Paris review branching out in terms of award diversity

It’s not just old white men getting the the Hadada award anymore. It’s poorly behaving old white men. And a couple white women, here and there for optics. But no POC. Ladies and Gentlemen, I present a man famous for a few fantastic books and some face-spitting (not to mention some bad decisions with firearms–I wonder which way he votes?), Richard Ford.

The Paris Review’s decision to award its august lifetime achievement prize to Richard Ford has been criticised, with readers pointing to the American novelist’s history of poor conduct, such as when he spat in the face of fellow writer Colson Whitehead.

Ford will be presented with the Hadada prize in April by Bruce Springsteen, who once described Ford’s work as “poignant and hilarious”. Ford follows in the footsteps of previous winners including Philip Roth, Norman Mailer and Joan Didion, with the magazine saying that his “writing has been commended for its ‘linguistic mastery … rivalled by few, if any’ and for the ‘terse poetry’ he brings to his prose”.

Shut up, people, Martin Scorsese is speaking

Scorsese responds to criticism of his criticism of Marvel movies.
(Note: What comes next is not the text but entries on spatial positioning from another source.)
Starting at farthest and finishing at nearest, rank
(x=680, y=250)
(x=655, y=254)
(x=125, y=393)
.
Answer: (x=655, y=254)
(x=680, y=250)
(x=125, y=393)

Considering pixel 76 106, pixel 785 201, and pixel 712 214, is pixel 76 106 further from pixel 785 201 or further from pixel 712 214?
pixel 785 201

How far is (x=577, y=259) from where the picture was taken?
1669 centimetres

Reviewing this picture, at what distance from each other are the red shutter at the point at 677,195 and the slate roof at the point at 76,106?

Listen, I love me some explody-spandex mental downtime, but I can’t say I disagree with him. And there are literary parallels galore here.
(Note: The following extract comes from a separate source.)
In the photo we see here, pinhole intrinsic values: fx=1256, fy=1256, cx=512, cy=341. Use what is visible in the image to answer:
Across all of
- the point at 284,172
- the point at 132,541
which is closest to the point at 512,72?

In the past 20 years, as we all know, the movie business has changed on all fronts. But the most ominous change has happened stealthily and under cover of night: the gradual but steady elimination of risk. Many films today are perfect products manufactured for immediate consumption. Many of them are well made by teams of talented individuals. All the same, they lack something essential to cinema: the unifying vision of an individual artist. Because, of course, the individual artist is the riskiest factor of all.
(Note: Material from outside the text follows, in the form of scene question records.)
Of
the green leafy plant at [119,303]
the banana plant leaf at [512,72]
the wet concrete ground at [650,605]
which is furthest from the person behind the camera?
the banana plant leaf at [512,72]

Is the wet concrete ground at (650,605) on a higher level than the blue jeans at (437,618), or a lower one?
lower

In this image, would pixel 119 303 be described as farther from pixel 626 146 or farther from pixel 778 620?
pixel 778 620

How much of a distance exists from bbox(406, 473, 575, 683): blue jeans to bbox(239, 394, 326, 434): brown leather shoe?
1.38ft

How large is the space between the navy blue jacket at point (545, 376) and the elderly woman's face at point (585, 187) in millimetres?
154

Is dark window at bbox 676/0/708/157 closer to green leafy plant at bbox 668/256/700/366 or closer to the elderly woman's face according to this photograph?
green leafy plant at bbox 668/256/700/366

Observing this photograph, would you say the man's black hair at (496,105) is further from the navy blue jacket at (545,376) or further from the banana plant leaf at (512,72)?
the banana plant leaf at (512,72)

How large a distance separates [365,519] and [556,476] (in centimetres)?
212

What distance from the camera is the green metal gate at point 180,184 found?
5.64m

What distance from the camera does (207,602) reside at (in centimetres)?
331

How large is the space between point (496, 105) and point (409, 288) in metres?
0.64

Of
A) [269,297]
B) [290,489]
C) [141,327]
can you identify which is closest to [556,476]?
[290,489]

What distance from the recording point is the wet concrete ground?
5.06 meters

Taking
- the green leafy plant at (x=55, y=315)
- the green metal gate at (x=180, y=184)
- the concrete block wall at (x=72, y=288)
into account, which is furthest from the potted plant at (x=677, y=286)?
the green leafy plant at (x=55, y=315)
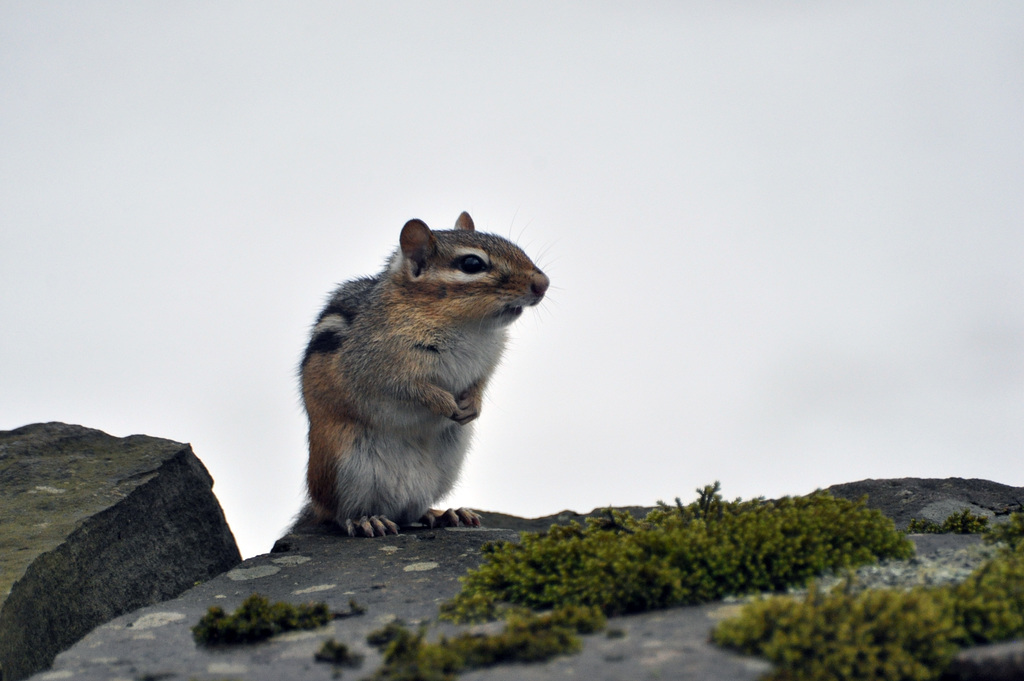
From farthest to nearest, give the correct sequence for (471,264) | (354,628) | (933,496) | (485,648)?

The book bus? More like the book limo

When I was a kid growing up in small town Ontario, we still had a Bookmobile that would come by the school. It was my favourite thing ever. Even better than the Scholastic catalog (back when Scholastic still sold books and not plastic toys, video game tie-ins, and virtually anything but plain and simple books). But, damn, it didn’t look like this. It looked like a painted cube van with stacks of books, iirc.

While for many commuters a bus or train journey presents a rare opportunity to get stuck into a book, in some cities public transport is being commandeered as means of getting books to communities that need them most. Vehicles are being reimagined and upcycled to not only to spread the joy of reading, but to educate and improve lives.

Write like you’re quilt-making

On patching together your book.

I remembered my mother’s quilt work, the graph paper on which she plotted her designs with colored pencils. I thought of John Sims’ MathArt quilts projects, in which he materializes “the square truth of connected stories.” I remembered the calm of the geometry classroom. I decided to try mapping my book onto that soothing blue grid. I borrowed my child’s colored pencils.

Writing page one

Kelly Armstrong has done it more than 40 times. I suppose we should give her a listen.

It’s a promise that says “If you like this, stick around… and if you don’t, maybe this isn’t the book for you.” To achieve that, your first scene should reflect the tone of your story (dark or light, fast-paced or leisurely.) It should also demonstrate the point of view and tense (first-person, third-person, past tense, present tense etc.) Try to establish the genre as well (literary, mystery, science fiction or fantasy, et cetera). A reader who is enjoying an opening chapter that seems to be a romantic comedy will not be pleased if they later realize they’re actually reading a dark thriller.

Should Mrs. Dalloway be demoted?

Yeesh. I bet this Andre Aciman fellow is going to have a great time at parties for the next long while.

What book would you elevate to the canon, and what book would you remove?

I would remove “Mrs. Dalloway,” by Virginia Woolf, and elevate “Nightwood,” by Djuna Barnes. As is the case with “Ulysses,” everyone speaks very highly of “Nightwood,” but few read it cover to cover. “Nightwood” is a bold, exceptionally well-written modernist prose poem, and remains the closest thing to James Joyce. No wonder T. S. Eliot wrote the introduction for it. “Mrs. Dalloway” is an overrated novel that I don’t find particularly gripping or interesting. I’m not even sure it’s well written.

Joyce Fans mourn loss of house from The Dead

Looks like a developer got hold of the property (as developers do, and will–even wherever you are buried will one day be purchased, excavated, and built on if things are allowed to keep going as they are (hint hint: pitchforks and torches, people)) and Dubliners are saying the “soul” of Dublin is at stake (come now).

Joyce himself framed it best: “Ireland is the old sow that eats her farrow.” The line, uttered by his alter ego Stephen Dedalus in A Portrait of the Artist as a Young Man, alluded to the parochialism and spiritual impoverishment that prompted Joyce’s self-exile to continental Europe in 1904. More than a century later, Ireland is culturally unrecognisable – tolerant, open, ethnically diverse. But artists – and artistic legacy – now face a threat from hotels, hostels and offices that are popping up like toast across Dublin.